We believe that an effective accounting system means improved customer intelligence, giving you the opportunity to identify sales opportunities faster, enabling you to service customers, connect with prospects and deliver products and services to meet their needs better.

Greater operational efficiency, access to timely business intelligence and stronger inventory management means that you can grow your business and your bottom line. Rapid access to sales data is necessary so you can:

  • Identify future sales opportunities,
  • Identify your most profitable products and customers
  • Use this information to help set your business growth strategy.
Accounting software and choosing well

We know the task of selecting the right software can be daunting so we’ve listed some pointers you might like to consider during your planning phase:

How can you ensure that your software system is a success story?

1. Clear business requirements.

 Lacking a clear understanding of what your business needs from an accounting or Enterprise Resource Planning (ERP) system will make the selection process longer and more complicated.  Take stock.  How does your current software work and where does your current system come up short?

2. Avoid an inflexible or proprietary database. Look for a solution that integrates easily.

A robust open database is an imperative feature of a good accounting system. An accounting system built on a strong and flexible database such as an industry-leading database like Microsoft SQL means that you have a secure platform where downtime is minimised, speed is increased and your business performance is elevated.

Want to know more? Keep Reading!

Proprietary database architecture can be too rigid and may not be easily accessed by other products or applications.  Will your accounting system need to talk to your Customer Relationship Management (CRM) system or shopping cart?  Make sure your solution integrates easily with other software.

3. Look for a solution that is flexible and scalable.
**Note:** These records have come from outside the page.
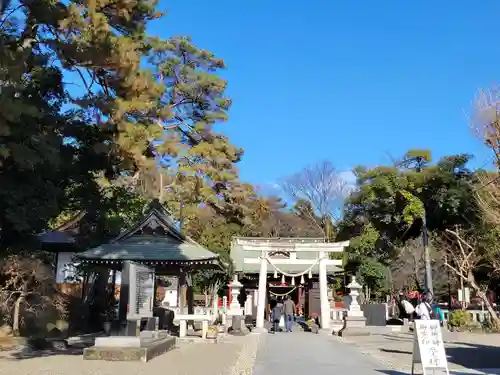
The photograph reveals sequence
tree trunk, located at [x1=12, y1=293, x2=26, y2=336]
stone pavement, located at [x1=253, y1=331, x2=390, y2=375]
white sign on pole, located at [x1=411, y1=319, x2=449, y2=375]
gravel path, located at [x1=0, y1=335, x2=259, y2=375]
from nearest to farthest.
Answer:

Scalable means that if your business doubled or tripled in size, overnight your accounting software would be able to cope with these changes. Does the system provide the same features and functions for a single user on a desktop as it does for hundreds of concurrent users? Can it handle significant increases in users, transactions, or data storage?  Is it flexible enough to produce reports that are customised to your needs?

Tips for managing the implementation process
  • Get senior management on board.
  • Assign a system champion that will be responsible for the project and the person who will generate interest in the project and get employee and management buy-in.
  • Develop a plan, outlining key tasks with timeframes and actions points and identify roles and responsibilities for key tasks. Who will be responsible for each task?
  • Determine your goals and objective for this project.
  • Identify other systems or stakeholders that might be affected by this change.
  • Identify key project phases, tasks & milestones.
  • Set dates and deadlines.
  • Allocate time for data preparation, migration, and conversion, implementation, testing and training.
  • Think about risks, what might go wrong do have time allocated for issues to be resolved?
  • Allocate time for communicating your changes to staff and stakeholders that might be affected by this change, how will you communicate this information to those affected by this change?
  • Determine your ‘go live’ date.
  • Ensure your staff are trained and feel confident using the new system.
  • Be prepared to alter and tweak your plan to account for unforeseen issues. Remember even the best plans have to cater for unexpected delays.

Have you considered different deployment options such as cloud or SaaS or onsite deployment?  What works best for your business?